Addiction to Oil is not a Good Negotiation Position
During the past 5 years, Americans have done a lot of talking about our oil addiction. In that same time period, oil suppliers (aka pushers) have had an amazing run of economic success. There are now major efforts underway by the suppliers to tell us not to worry our little heads about how much money is flowing out of our pockets and into theirs. They are also spending a lot of advertising dollars on a campaign to tell us how hard they are working to provide us with the products to which we are addicted.
The spectacle that has really gotten me concerned is watching our leading addicts – the people who spend a lot of time flying around in jets, helicopters, and armored convoys – consuming vast quantities of oil jetting over to the turf where the key suppliers live to convince them to pump enough new product so that we can go back to being contented, satisfied junkies with slightly lower monthly costs of supporting our habit.
Of course, you have heard some good advice from many people about how to reduce your own dependence and you might have even read some decent advice about how the whole country can work to reduce its habit to more manageable levels. What you have not heard much about, however, is a prescription that has the potential for completely fracturing the power of the pushers and stopping the unbalanced flow of money that has distorted the world’s system of production and rewards.
My preferred solution is the one offered by President Eisenhower, a man who knew a bit about the benefits of negotiating from a position of strength.
In 1956, when the Saudis threatened to us “the oil weapon” against western countries, President Eisenhower sent a personal representative to King Saud who told him that America no longer needed his oil because it was developing atomic energy. He then followed that promise up with continued support for developing nuclear power for ships (including a demonstration commercial ship), submarines, and electrical power stations. In a somewhat less successful program, he even supported an investment in an effort to develop a long range aircraft that used fission instead of combustion to provide heat for its jet engines.
Conventional wisdom in energy focused debates is that there is little relationship between oil consumption and atomic fission (aka nuclear power), but that is a false statement. Here are some facts that you can verify by spending some time digging through the statistical pages on the Energy Information Agency web site.
In 1973, oil supplied about 17% of the electricity used in the US and more than 45% of the electricity used in France. In both markets, nuclear power permanently captured nearly all of oil’s electricity market share and made inroads on the market share for other fossil fuels. The same pattern is visible in the energy histories in Taiwan, South Korea, and several other countries that now operate nuclear power plants. Overall, the electricity now produced in the world’s nuclear power plants has an energy value that is equal to about 12 million barrels of oil per day. That is about 30% larger than the contribution to the world’s energy markets provides by Saudi Arabia’s oil. The oil that was not burned in power plants did not disappear, but became available for other uses.

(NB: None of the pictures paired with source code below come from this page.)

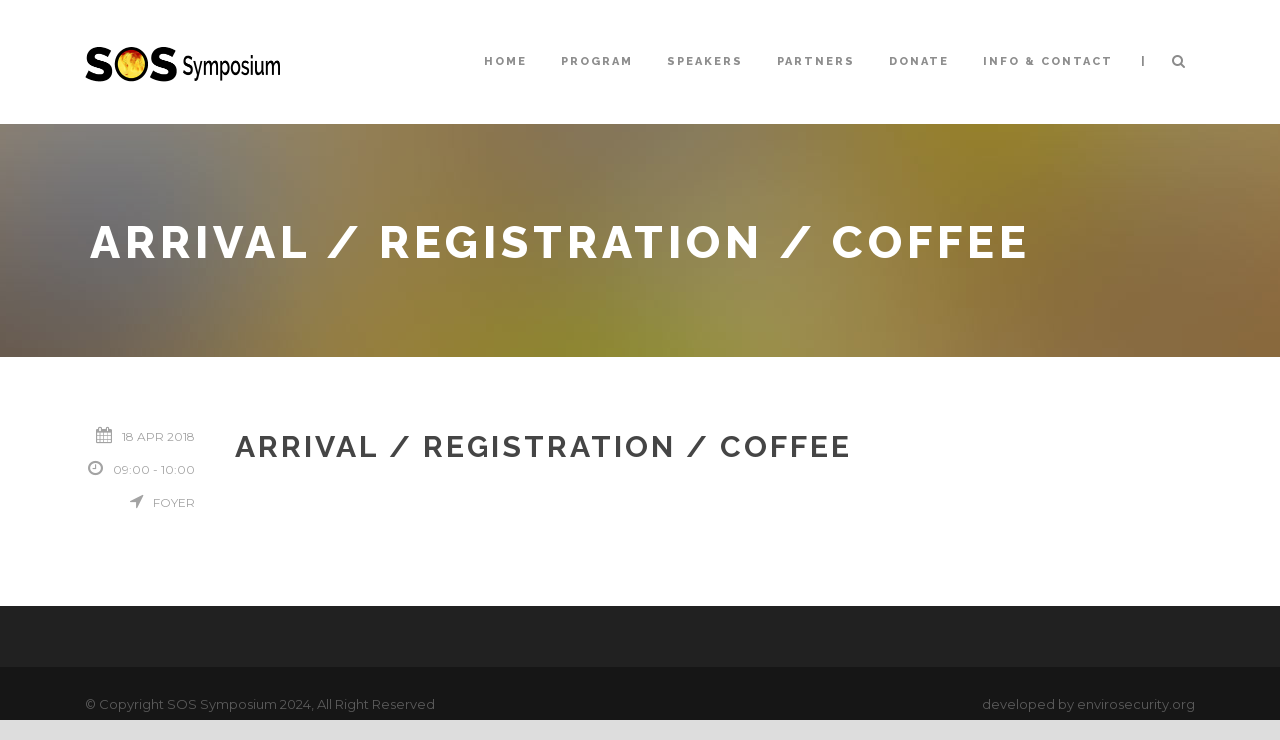

--- FILE ---
content_type: text/css
request_url: https://sos-symposium.org/wp-content/themes/thekeynote-child/style.css?ver=6.9
body_size: 510
content:
/*
Theme Name:     thekeynote-child
Description:    conference theme
Author:         imarcovic
Template:       thekeynote

(optional values you can add: Theme URI, Author URI, Version, License, License URI, Tags, Text Domain)
*/

.list-with-icon {
    margin-bottom: 25px !important;
    padding-bottom: 0px;
    margin-top: 3px;
}
.gdlr-session-item-content-info {
    padding: 50px 0px 20px 50px !important;
}
.gdlr-session-item-content {
    padding: 20px 50px 20px 0px !important;
}

.gdlr-session-item .session-break-content {
    padding: 20px 50px 20px 24% !important;
}
.gdlr-session-item .gdlr-session-break-title {
    font-size: 18px !important;
}
.gdlr-session-item .session-break-info {
    font-size: 18px !important;
}

/* END Program tweaks */

/* END ???*/
/*
.gdlr-item {
	margin-bottom:0px;
}

.gdlr-price-item .price-tag{
	background-image:none;
}

.gdlr-session-thumbnail-wrapper{
	margin-top: 10px;
}

.gdlr-session-item-title{
	margin-bottom: 5px;
}
*/
/* END ???*/

/*PRICE TABLE*/

.gdlr-price-item .price-tag{
	font-size: 25px;
}

.gdlr-price-item .price-title{
	font-size: 24px;
	font-weight: 600;
    padding: 40px 0px 0px 0px;
    margin: 0px 0px -20px 0px;
}

.gdlr-price-item .price-content{
    font-size: 16px;
    line-height: 30px;
    padding-bottom: 12px;
    padding-top: 30px;
}

.gdlr-price-item .price-button .gdlr-button{
    margin: 0px 0px 0px;
    padding: 20px 20px;
    display: block;
    text-transform: uppercase;
    font-weight: bold;
}

.gdlr-price-inner-item{
	margin: 0px 25px;
}

/*BLOG*/

.gdlr-post-author{
	display: none;
}

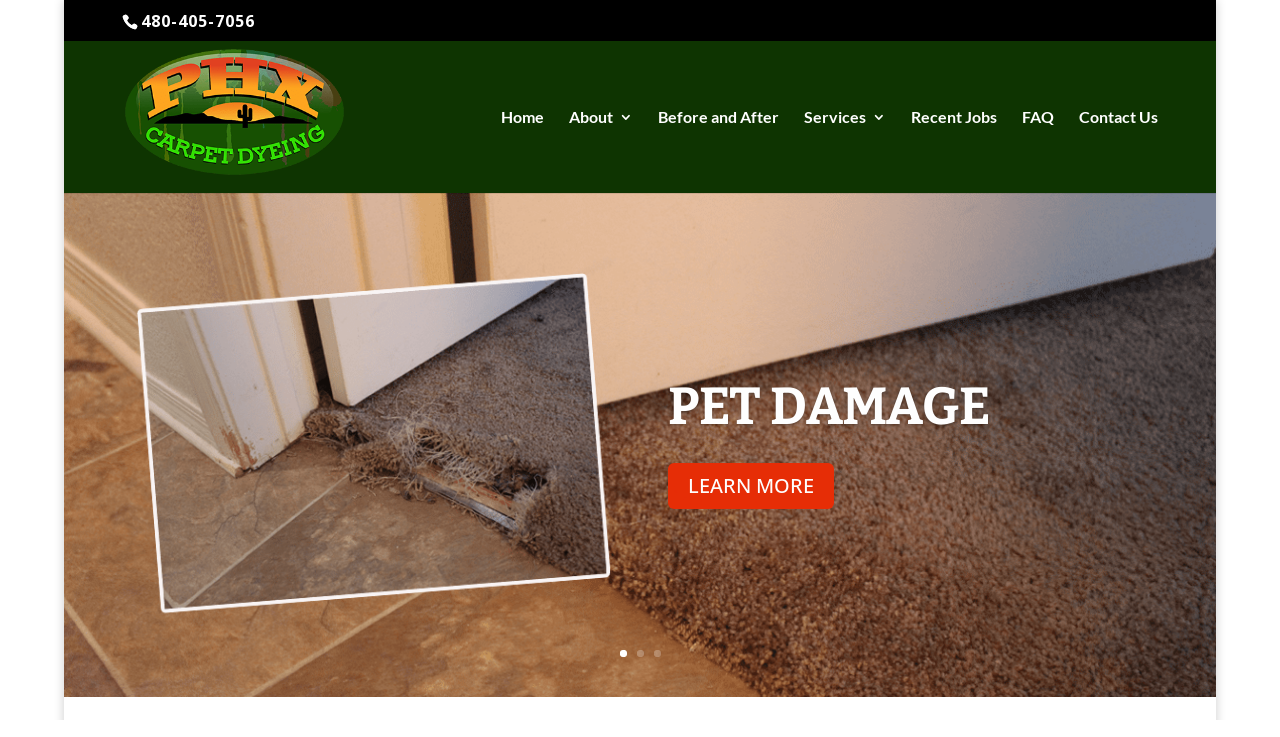

--- FILE ---
content_type: text/plain
request_url: https://www.google-analytics.com/j/collect?v=1&_v=j102&a=179255061&t=pageview&_s=1&dl=https%3A%2F%2Fphoenixcarpetdyeing.com%2F&ul=en-us%40posix&dt=Phoenix%20Carpet%20Dyeing%20%7C%20Don%27t%20Replace%20it%20Repair%20it!&sr=1280x720&vp=1280x720&_u=YEBAAAABAAAAAC~&jid=305338096&gjid=1268472229&cid=1739828185.1769155005&tid=UA-73658635-26&_gid=1734996318.1769155005&_r=1&_slc=1&gtm=45He61m0n81KFG9KF7v76599488za200zd76599488&gcd=13l3l3l3l1l1&dma=0&tag_exp=103116026~103200004~104527906~104528500~104684208~104684211~105391253~115938466~115938468~116682875~117041588~117223559&z=1879977136
body_size: -453
content:
2,cG-PM60SNDCDM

What is not clearly stated in the statistics pages is the resulting effect on the world’s energy market caused by the growth of nuclear power. Since fission was pushing oil out of some markets in a way that could not be controlled by OPEC, producers lost some portion of their control over the overall supply level. When that happened, they lost the only real hold that they have on market prices. From about 1985 until 2000, the continued insertion of more nuclear fission into the world’s energy market helped to create a situation where consumer power outweighed pusher power.
Unfortunately, consumers did not keep the upper hand. Eventually the effort to slow the growth of nuclear power achieved nearly complete success and the rate of increase in demand for more energy shifted the supply-demand balance back into the hands of the suppliers. One question I love to ask people is if they really believe that the slowing of nuclear power was independent of the fossil fuel suppliers and their frustration over loss of revenue and market power.
Like methadone, my prescription for breaking America’s oil addiction is a bit controversial. Some believe that it simply replaces one form of addiction for another, others are afraid of the potential side effects, and, some people are rather content to remain dependent on oil.
I am not content and do not like the idea of continuing to provide the pushers with access to more cash than most of us can even imagine. It is bad for the neighborhood for that kind of economic activity to have so much sway. I also happen to be exceeding excited about the fact that fission produces no air pollution and that the major suppliers of the fuel material are Canada, Australia, and South Africa.